◆ Task to complete
Say how many of the lines below hold "trap", writing the number and nothing more.

◆ Material to process
# # # # #

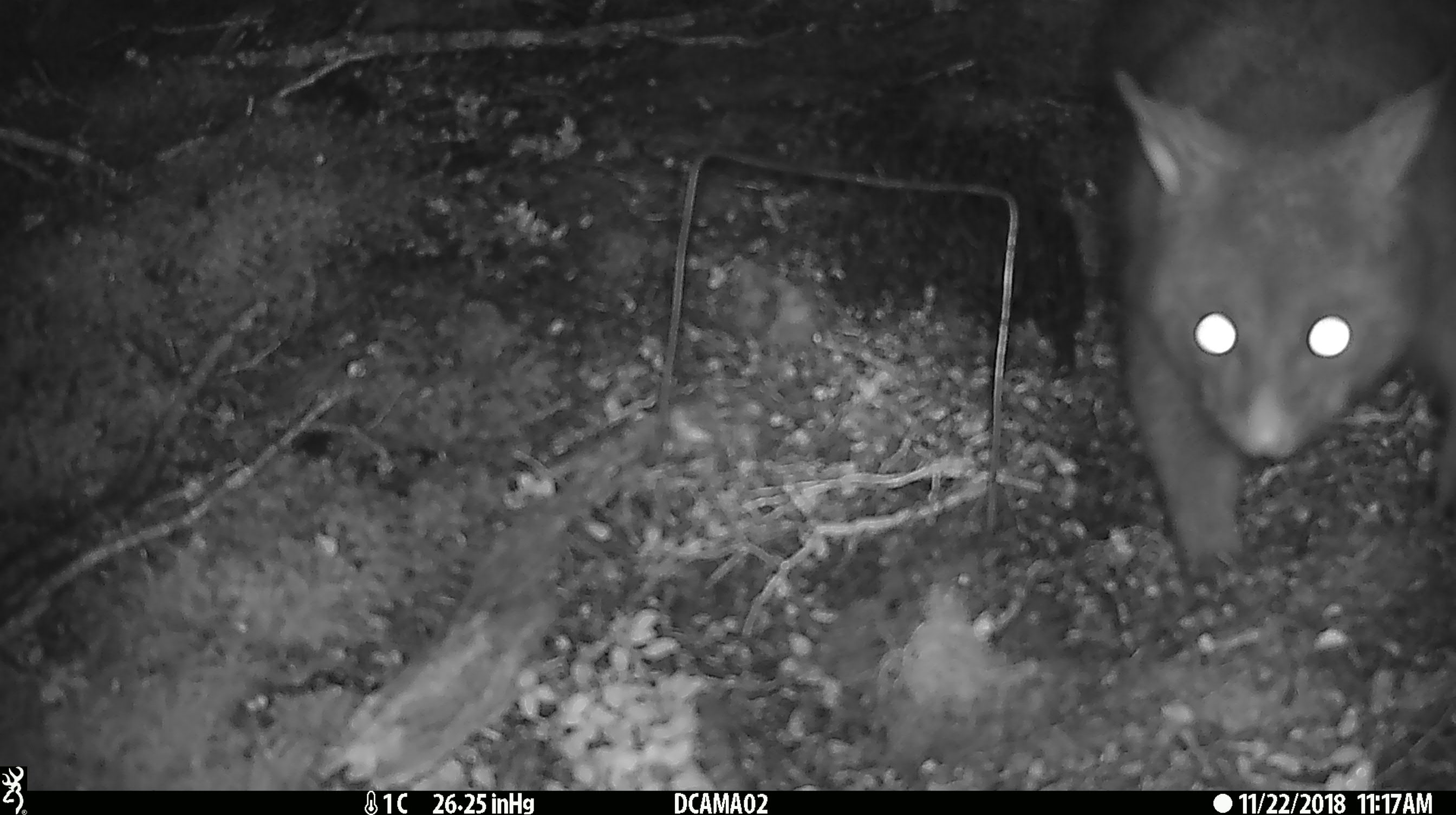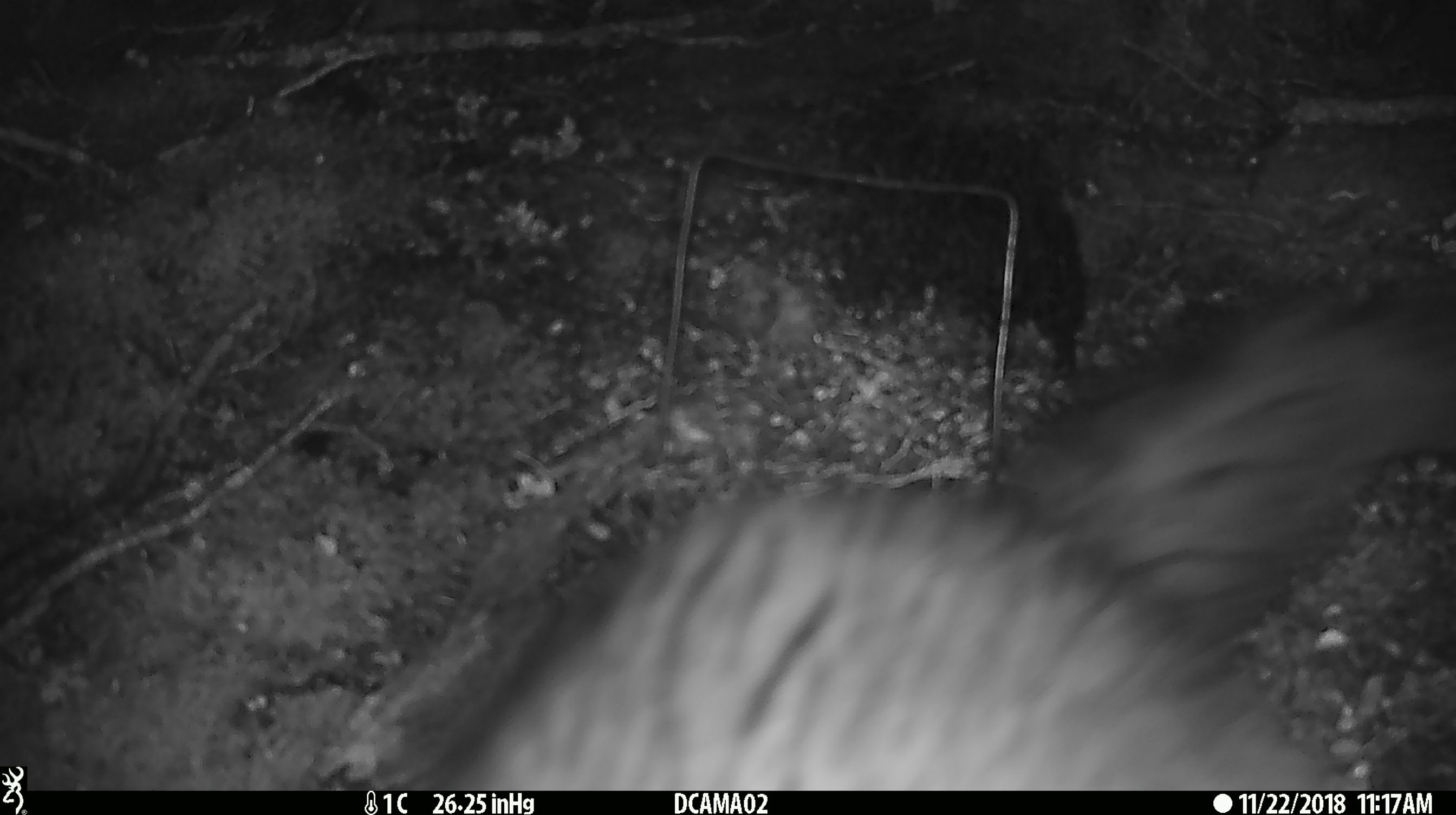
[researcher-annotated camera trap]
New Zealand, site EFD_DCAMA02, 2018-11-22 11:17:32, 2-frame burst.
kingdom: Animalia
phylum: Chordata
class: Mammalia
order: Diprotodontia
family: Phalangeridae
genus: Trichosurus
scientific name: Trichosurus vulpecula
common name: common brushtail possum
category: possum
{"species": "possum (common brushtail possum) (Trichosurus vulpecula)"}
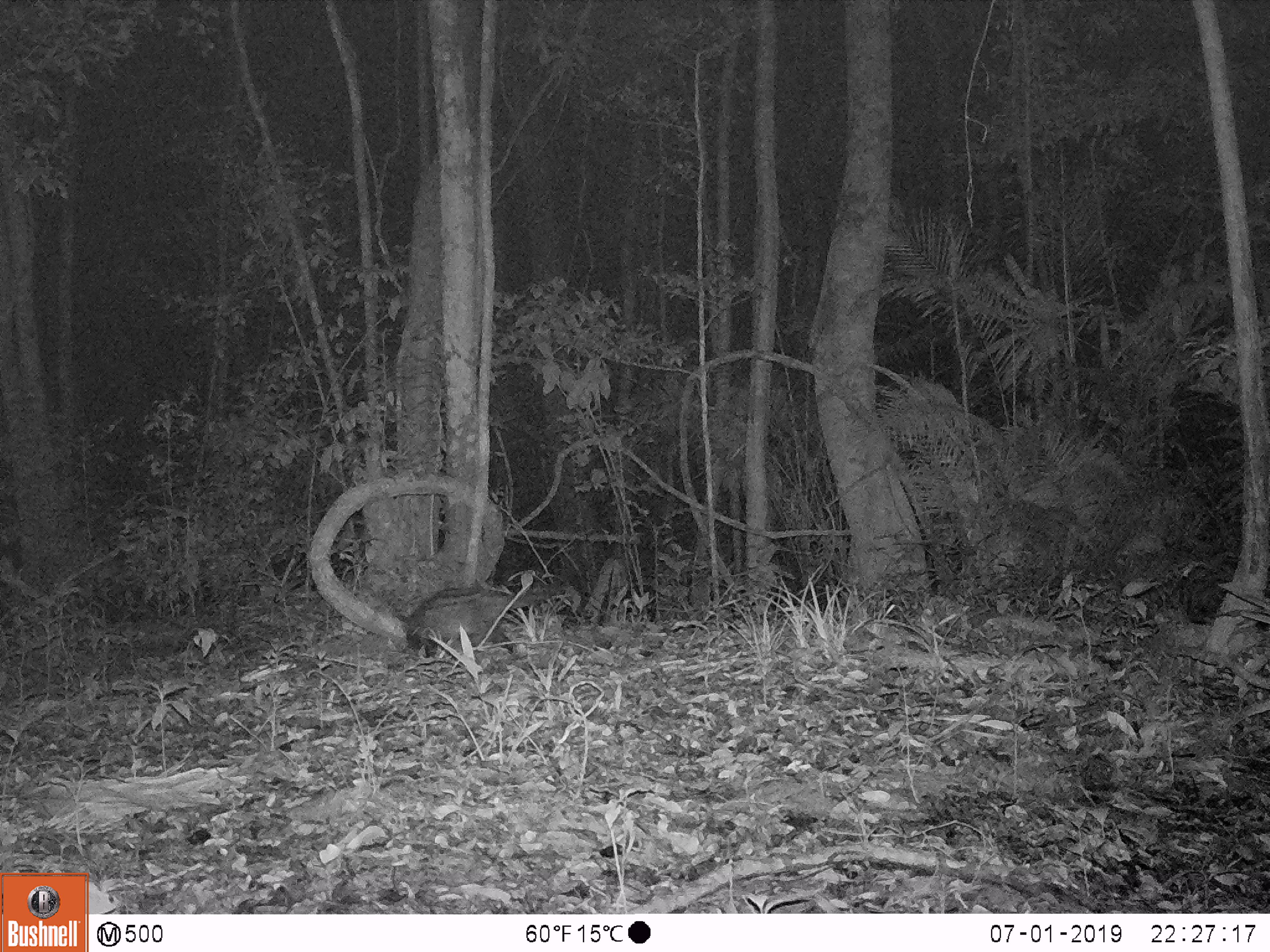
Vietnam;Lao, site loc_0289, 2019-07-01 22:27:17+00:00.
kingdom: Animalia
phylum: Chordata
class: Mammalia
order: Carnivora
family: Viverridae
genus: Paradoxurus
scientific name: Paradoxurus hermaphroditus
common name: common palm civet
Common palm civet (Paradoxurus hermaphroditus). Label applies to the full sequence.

# # # # #

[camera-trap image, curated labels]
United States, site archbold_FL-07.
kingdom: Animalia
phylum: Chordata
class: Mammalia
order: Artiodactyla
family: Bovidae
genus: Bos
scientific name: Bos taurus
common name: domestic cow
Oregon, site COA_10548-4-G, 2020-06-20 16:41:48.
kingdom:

# # # # #

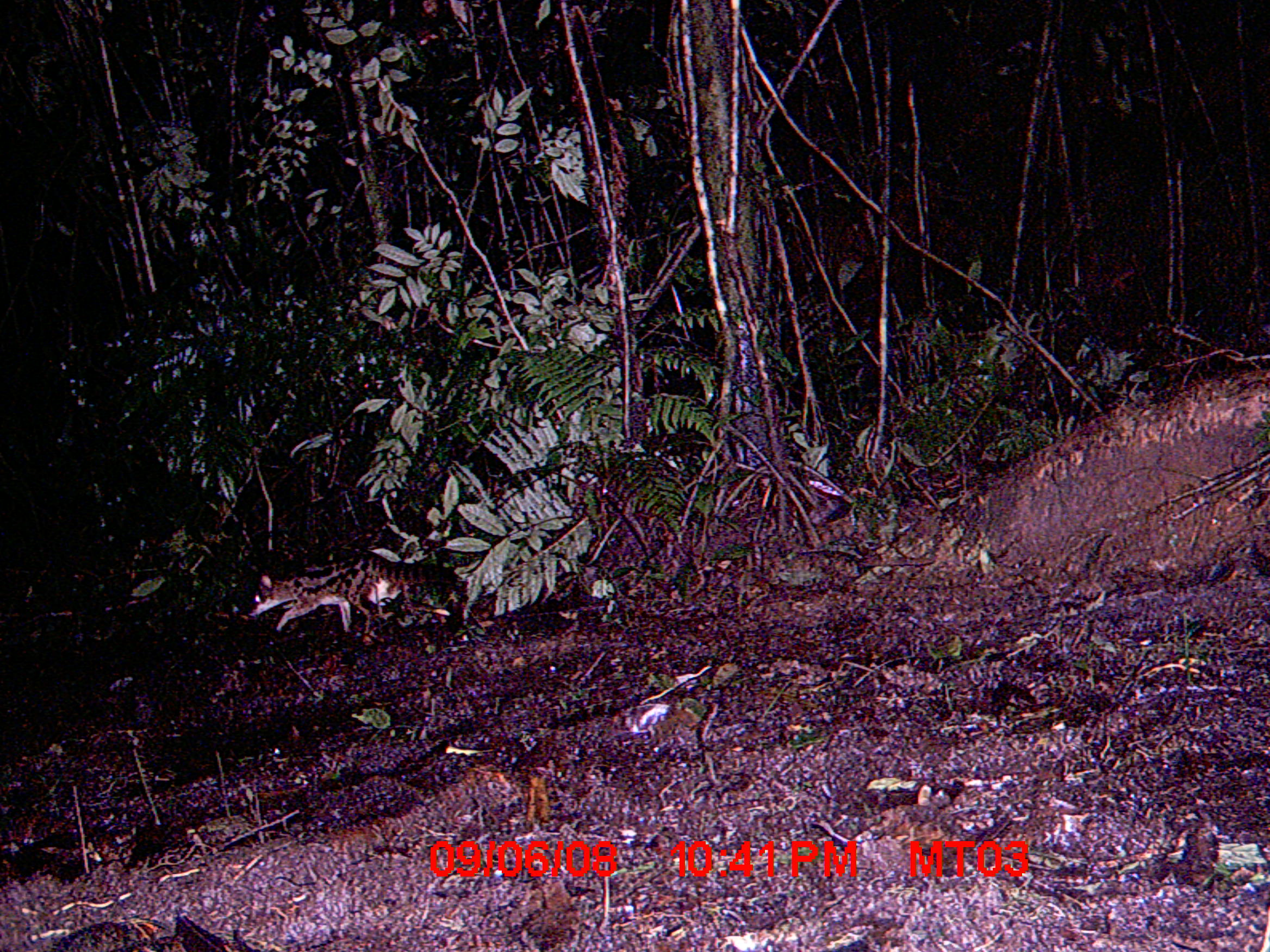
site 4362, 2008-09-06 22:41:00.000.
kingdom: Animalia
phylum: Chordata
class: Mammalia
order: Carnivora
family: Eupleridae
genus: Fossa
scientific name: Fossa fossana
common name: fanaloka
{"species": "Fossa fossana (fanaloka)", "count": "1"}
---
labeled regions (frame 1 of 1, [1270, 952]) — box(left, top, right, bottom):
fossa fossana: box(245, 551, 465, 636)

# # # # #

◆ Written answer
2